-------- INFORMATION PROVIDED
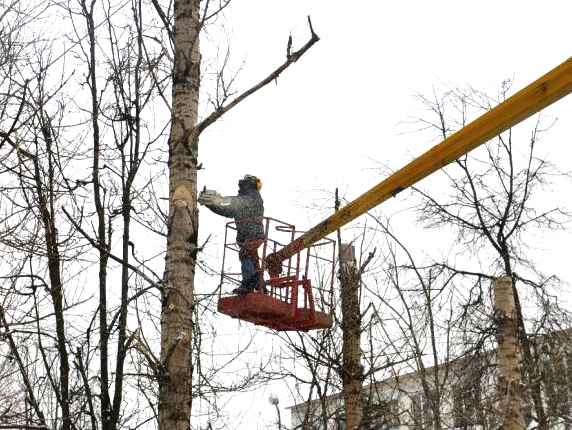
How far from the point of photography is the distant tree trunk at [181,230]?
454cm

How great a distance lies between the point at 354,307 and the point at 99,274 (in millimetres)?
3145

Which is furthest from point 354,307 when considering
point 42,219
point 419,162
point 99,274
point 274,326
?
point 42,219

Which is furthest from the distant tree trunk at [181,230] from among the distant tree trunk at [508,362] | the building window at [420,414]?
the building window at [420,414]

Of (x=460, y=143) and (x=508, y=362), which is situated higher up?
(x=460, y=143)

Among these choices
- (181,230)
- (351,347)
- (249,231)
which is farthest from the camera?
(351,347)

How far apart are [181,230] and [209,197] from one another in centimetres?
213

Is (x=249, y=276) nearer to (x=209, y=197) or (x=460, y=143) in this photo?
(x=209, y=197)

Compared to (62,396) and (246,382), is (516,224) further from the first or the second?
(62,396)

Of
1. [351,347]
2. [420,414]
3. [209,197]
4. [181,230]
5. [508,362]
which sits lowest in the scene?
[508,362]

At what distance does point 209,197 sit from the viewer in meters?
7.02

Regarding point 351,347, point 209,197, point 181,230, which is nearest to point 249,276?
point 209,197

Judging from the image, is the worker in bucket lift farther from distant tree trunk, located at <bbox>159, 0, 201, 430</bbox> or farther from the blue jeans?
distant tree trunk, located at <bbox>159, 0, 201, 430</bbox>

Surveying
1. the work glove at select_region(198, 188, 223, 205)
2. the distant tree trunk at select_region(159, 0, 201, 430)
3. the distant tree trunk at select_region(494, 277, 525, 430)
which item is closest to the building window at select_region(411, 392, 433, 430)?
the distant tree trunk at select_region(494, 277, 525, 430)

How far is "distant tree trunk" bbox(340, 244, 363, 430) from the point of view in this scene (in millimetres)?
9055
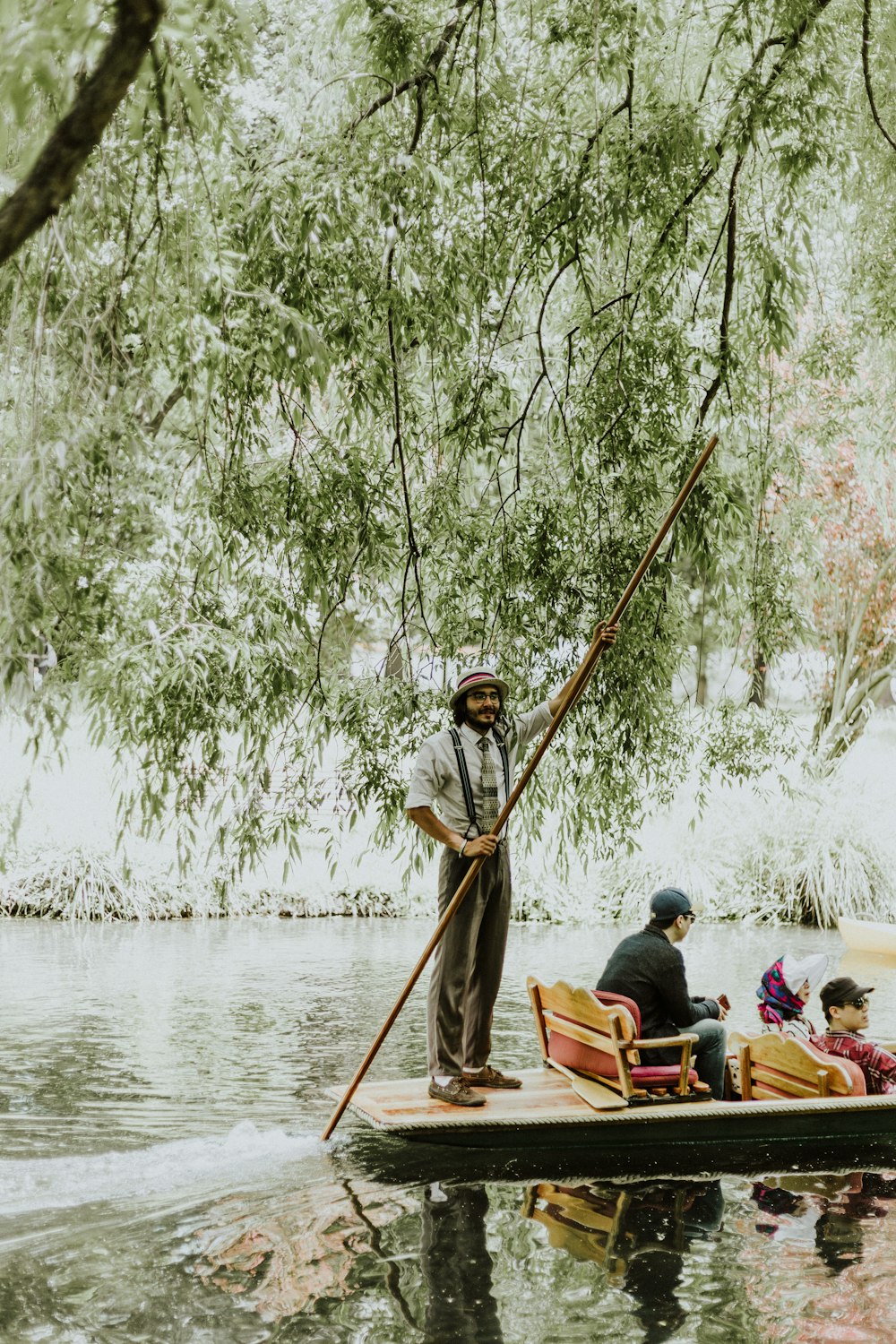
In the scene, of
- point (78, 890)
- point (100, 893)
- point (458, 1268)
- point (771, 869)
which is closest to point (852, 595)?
----------------
◆ DESCRIPTION OF THE TASK
Reproduce every one of the entries above, switching "scene" to "photograph" wherever it occurs and leaving everything else unchanged, and omit the pictures from your output.

◆ COMPLETE ANSWER
How far from the point of photography is the distant tree trunk at [181,230]?
454cm

How great a distance lies between the point at 354,307 and the point at 99,274 (in millimetres)?
3145

Which is furthest from point 354,307 when considering
point 42,219
point 419,162
point 99,274
point 274,326
?
point 42,219

Which is furthest from the distant tree trunk at [181,230] from among the distant tree trunk at [508,362] | the building window at [420,414]?
the building window at [420,414]

Of (x=460, y=143) and (x=508, y=362), which is situated higher up?
(x=460, y=143)

Among these choices
- (181,230)
- (351,347)
- (249,231)
which is farthest from the camera?
(351,347)

How far apart are [181,230] and [209,197] from one another in centimetres?
213

Is (x=249, y=276) nearer to (x=209, y=197) or (x=460, y=143) in this photo?
(x=209, y=197)

Compared to (62,396) and (246,382), is (516,224) further from the first or the second?
(62,396)

Of
1. [351,347]
2. [420,414]
3. [209,197]
4. [181,230]
5. [508,362]
which sits lowest in the photograph?
[508,362]

At what distance does point 209,197 sit from the viewer in meters?
7.02

Regarding point 351,347, point 209,197, point 181,230, which is nearest to point 249,276?
point 209,197

Judging from the image, is the worker in bucket lift farther from distant tree trunk, located at <bbox>159, 0, 201, 430</bbox> or farther from the blue jeans?
distant tree trunk, located at <bbox>159, 0, 201, 430</bbox>

Surveying
1. the work glove at select_region(198, 188, 223, 205)
2. the distant tree trunk at select_region(159, 0, 201, 430)
3. the distant tree trunk at select_region(494, 277, 525, 430)
which item is closest to the building window at select_region(411, 392, 433, 430)?
the distant tree trunk at select_region(494, 277, 525, 430)

How far is "distant tree trunk" bbox(340, 244, 363, 430) from the point of view in this photograph (in millimetres)?
9055
In the photograph, of
- point (78, 890)
- point (100, 893)
- point (458, 1268)
- point (771, 869)
which is closest to point (852, 595)?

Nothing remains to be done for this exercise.